The original trunk release cable...at least on earlier cars...is similar in appearance to the hood release handle...again...at least in earlier cars. If your car originally had one it would be obvious so it must have come with a power release...that it has a solenoid proves that. Someone must have removed the wiring or at least disconnected it. There was no solenoid used with the manual release cable. The power release button could be in one of three places...under the dash to the right or left of the steering wheel or inside the glove compartment.

You can test the solenoid by applying 12 volts to it and making sure it's grounded...the solenoid will either work or not. If it does, then either find the release button if there's still one and run a connection or add a momentary release button and wire it to the solenoid. I'm not sure of what amp fuse to use but the button should give an amperage value...the solenoid might have its specs stamped on its casing as well.

If the solenoid doesn't work, you should be able to find a replacement from a local automotive electrical supplier or from Nostalgic Motors or Myer's Studebaker.

Until you get that sorted out and a positive method of opening the trunk, keep a long screwdriver and flashlight in the car so you can open the trunk through the access panel in the rear shelf. I learned many years ago from others to leave the trunk unlocked unless you absolutely have to have security of what's inside. That reduces the wear on the trunk lock cable or solenoid.

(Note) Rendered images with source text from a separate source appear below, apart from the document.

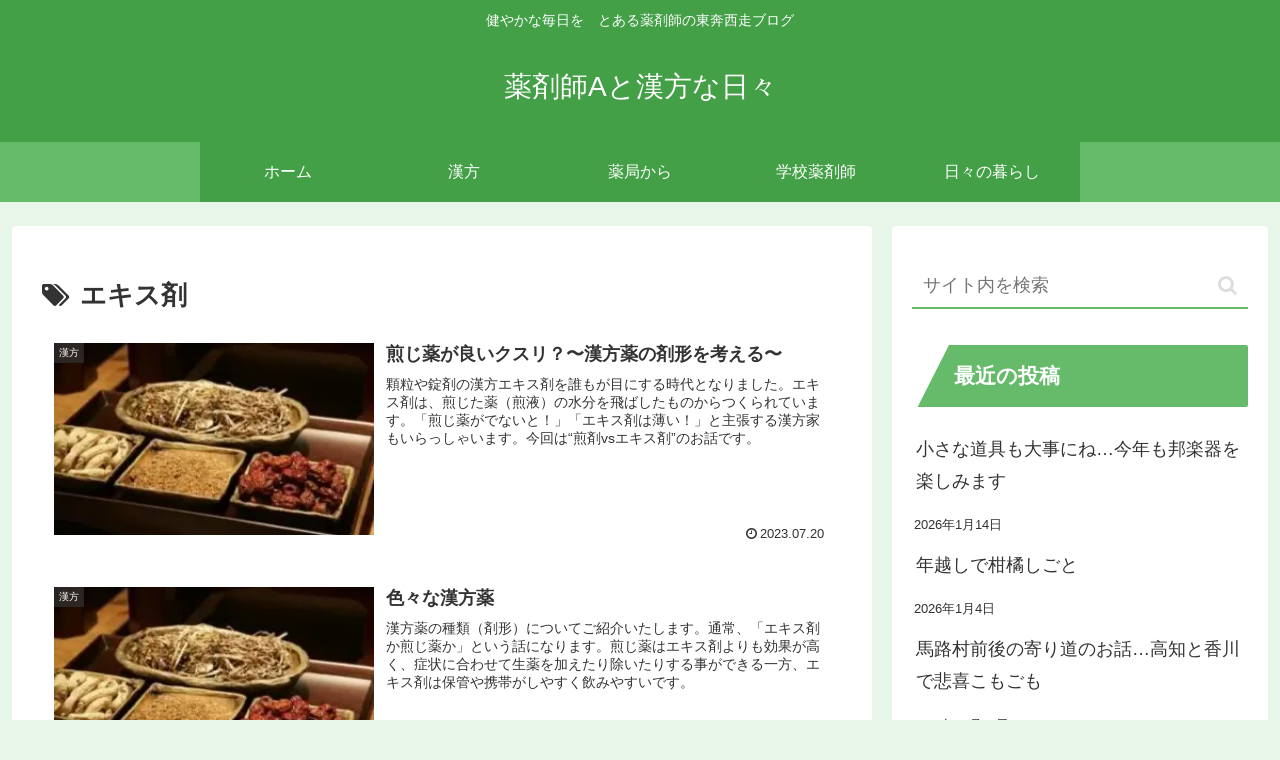

--- FILE ---
content_type: text/html; charset=utf-8
request_url: https://www.google.com/recaptcha/api2/aframe
body_size: 267
content:
<!DOCTYPE HTML><html><head><meta http-equiv="content-type" content="text/html; charset=UTF-8"></head><body><script nonce="o99tSG3UgzmufBElDhC-xQ">/** Anti-fraud and anti-abuse applications only. See google.com/recaptcha */ try{var clients={'sodar':'https://pagead2.googlesyndication.com/pagead/sodar?'};window.addEventListener("message",function(a){try{if(a.source===window.parent){var b=JSON.parse(a.data);var c=clients[b['id']];if(c){var d=document.createElement('img');d.src=c+b['params']+'&rc='+(localStorage.getItem("rc::a")?sessionStorage.getItem("rc::b"):"");window.document.body.appendChild(d);sessionStorage.setItem("rc::e",parseInt(sessionStorage.getItem("rc::e")||0)+1);localStorage.setItem("rc::h",'1768622965163');}}}catch(b){}});window.parent.postMessage("_grecaptcha_ready", "*");}catch(b){}</script></body></html>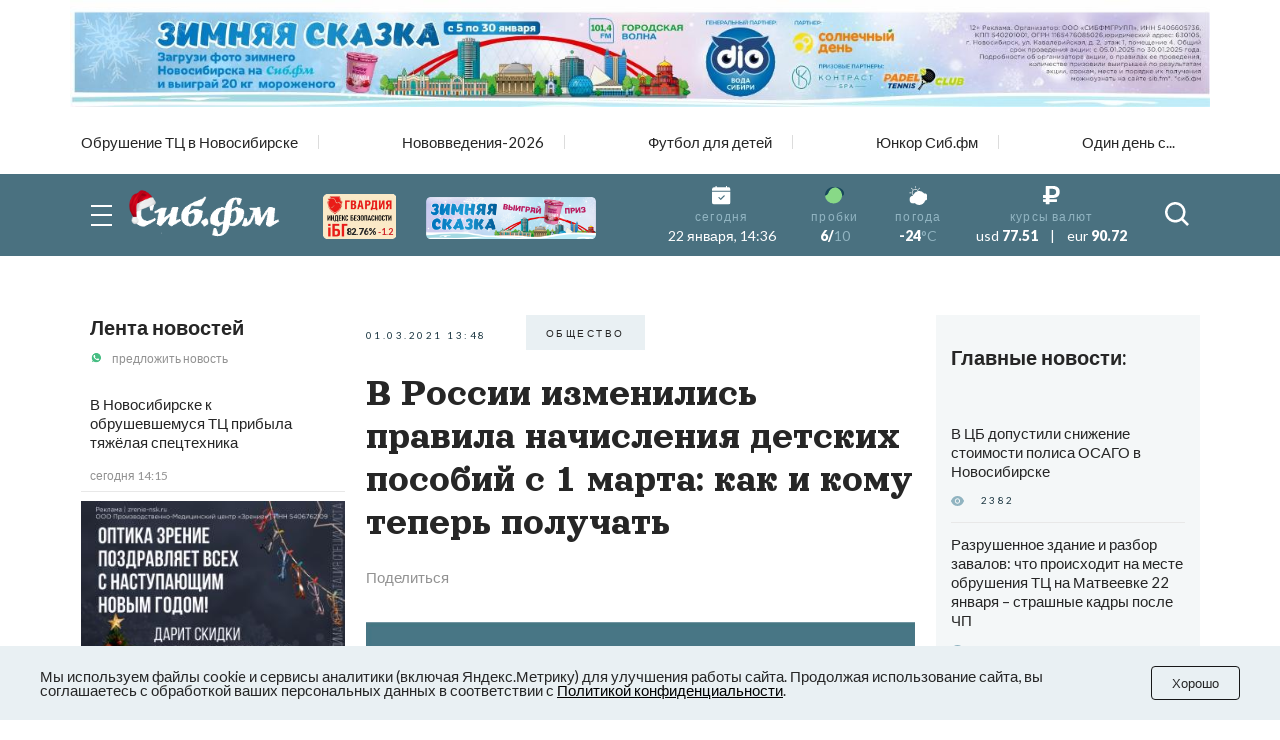

--- FILE ---
content_type: text/html
request_url: https://v7.mpsuadv.ru/script
body_size: 294
content:
<p><script>
 try { 
 document.cookie = "_mpsu_id=1fe3fc86395c0bdeed23879d2cbe0a11;path=/;max-age=5184000000;secure;samesite=none;domain=.sib.fm";
 var cookies2 = document.cookie;

 if (cookies2.indexOf('_mpsu_id=1fe3fc86395c0bdeed23879d2cbe0a11') !== -1) {
 window.parent.postMessage({ cookieEnabled: true }, '*');
 } else {
 window.parent.postMessage({ cookieEnabled: false }, '*');
 }
 } catch (e) {
 window.parent.postMessage({ cookieEnabled: false }, '*');

 }
</script></p>

--- FILE ---
content_type: text/plain; charset=utf-8
request_url: https://uniton.ru/onairtowidget
body_size: -1713
content:
<small>MAJOR LAZER&nbsp;&mdash;&nbsp;<span class="title_song">Lean On</span></small>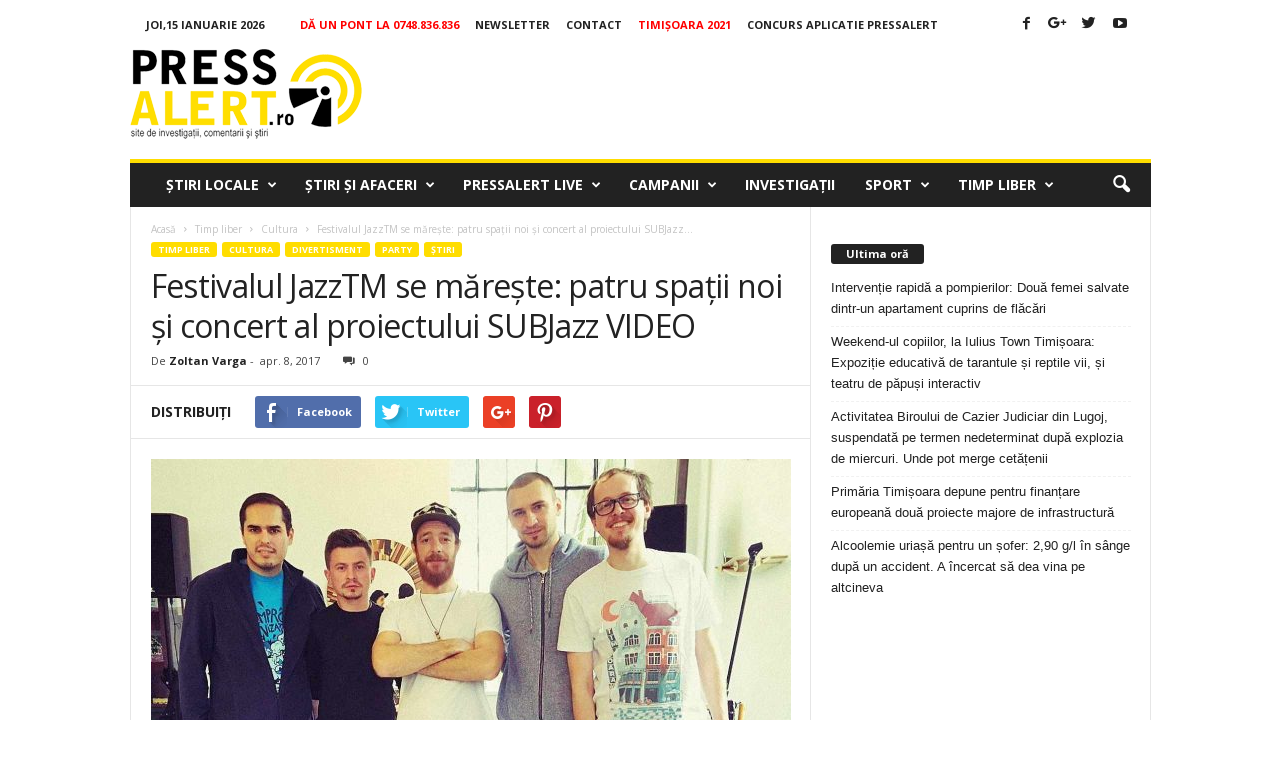

--- FILE ---
content_type: text/html; charset=utf-8
request_url: https://www.google.com/recaptcha/api2/aframe
body_size: 267
content:
<!DOCTYPE HTML><html><head><meta http-equiv="content-type" content="text/html; charset=UTF-8"></head><body><script nonce="HBLiM67Pnp5mF3v6ll17JA">/** Anti-fraud and anti-abuse applications only. See google.com/recaptcha */ try{var clients={'sodar':'https://pagead2.googlesyndication.com/pagead/sodar?'};window.addEventListener("message",function(a){try{if(a.source===window.parent){var b=JSON.parse(a.data);var c=clients[b['id']];if(c){var d=document.createElement('img');d.src=c+b['params']+'&rc='+(localStorage.getItem("rc::a")?sessionStorage.getItem("rc::b"):"");window.document.body.appendChild(d);sessionStorage.setItem("rc::e",parseInt(sessionStorage.getItem("rc::e")||0)+1);localStorage.setItem("rc::h",'1768497160171');}}}catch(b){}});window.parent.postMessage("_grecaptcha_ready", "*");}catch(b){}</script></body></html>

The courtesy lights...again...on earlier cars...was the under dash light that illuminated the console that turned on and off when the doors opened and closed. The switches should be on the door bulkheads between the hinges. You can't use just any on/off switch...they cannot be self-grounding as with most cars due to the fiberglass body...they have to have a ground and hot wire.

The lights over the rear windows were illuminated manually...again...on earlier cars. After the mid 1970's, lots of little things were changed on the cars due to running out of original parts and new items sourced or due to changing costs or standards.